| Zitierter Auszug |

━━━━━━

Das von der Beklagtenseite zitierte Urteil des BGH, Aktenzeichen VI ZR 357/13 erging dann auch in einem Rechtsstreit, den ein Sachverständiger gegen den Schädiger bzw. der dahinter stehenden Haftpflichtversicherung führte und ist bereits aus diesem Grund für den vorliegenden Fall nicht einschlägig. Der Beklagtenseite ist auch nicht zuzustimmen, wenn sie der Meinung ist, dass der Kläger lediglich einen Freistellungsanspruch hätte. Der Kläger hat gemäß § 249 Abs. 2 BGB einen Anspruch auf Entschädigung in Geld.
Die Beklagte befand sich mit der Zahlung auch seit 18.02.2014 in Verzug. Die Forderung war der Beklagten bereits am 13.01.2013 bekannt gegeben worden. Am 27.01.2014 rechnete die Beklagte ab und zahlte auf die Sachverständigenkosten 1.121,58 €. Im weiteren Schreiben vom 07.02.2014 wurde die Beklagte nochmals zur Zahlung der Sachverständigenkosten aufgefordert. Das Schreiben vom 07.02.2014 war somit nicht das erste Anforderungsschreiben mit Schadensbezifferung. Eine weitere Frist als zehn Tage war der Beklagten auch nicht mehr zuzubilligen, da die Beklagte bereits mit Schreiben vom 13.01.2013 zur Zahlung aufgefordert war und sich auch bereits Gedanken um ihre Ausgleichspflicht gemacht hat, was sich aus dem Schreiben vom 27.01.2014 ergibt. Der Anspruch auf Zahlung von Verzugszinsen ab 18.02.2014 ist also gemäß den §§ 288, 286 BGB begründet.
Die Kostenentscheidung beruht auf § 91 ZPO, die Entscheidung zur vorläufigen Vollstreckbarkeit auf den §§ 708 Nr. 11, 713 ZPO.

━━━━━━

| Verfügbares Material |
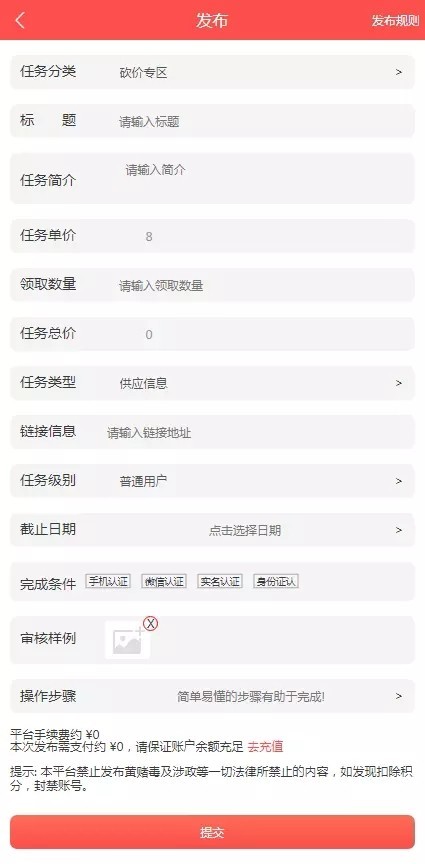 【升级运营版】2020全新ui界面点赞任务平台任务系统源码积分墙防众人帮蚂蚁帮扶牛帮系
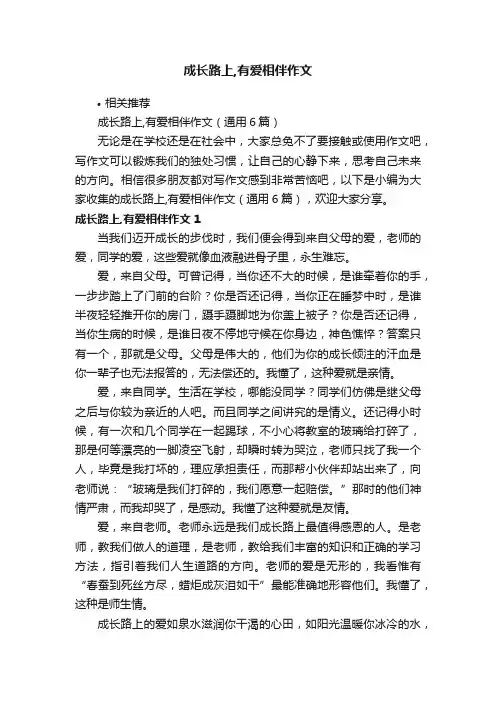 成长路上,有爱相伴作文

━━━━━━

| Arbeitsanweisung |
Kopiere aus dem Urteilsauszug wortgetreu den Teil, der mit den Worten „Das von der“ beginnt und mit „Entschädigung in Geld.“ endet.

| Schriftliche Antwort |
Das von der Beklagtenseite zitierte Urteil des BGH, Aktenzeichen VI ZR 357/13 erging dann auch in einem Rechtsstreit, den ein Sachverständiger gegen den Schädiger bzw. der dahinter stehenden Haftpflichtversicherung führte und ist bereits aus diesem Grund für den vorliegenden Fall nicht einschlägig. Der Beklagtenseite ist auch nicht zuzustimmen, wenn sie der Meinung ist, dass der Kläger lediglich einen Freistellungsanspruch hätte. Der Kläger hat gemäß § 249 Abs. 2 BGB einen Anspruch auf Entschädigung in Geld.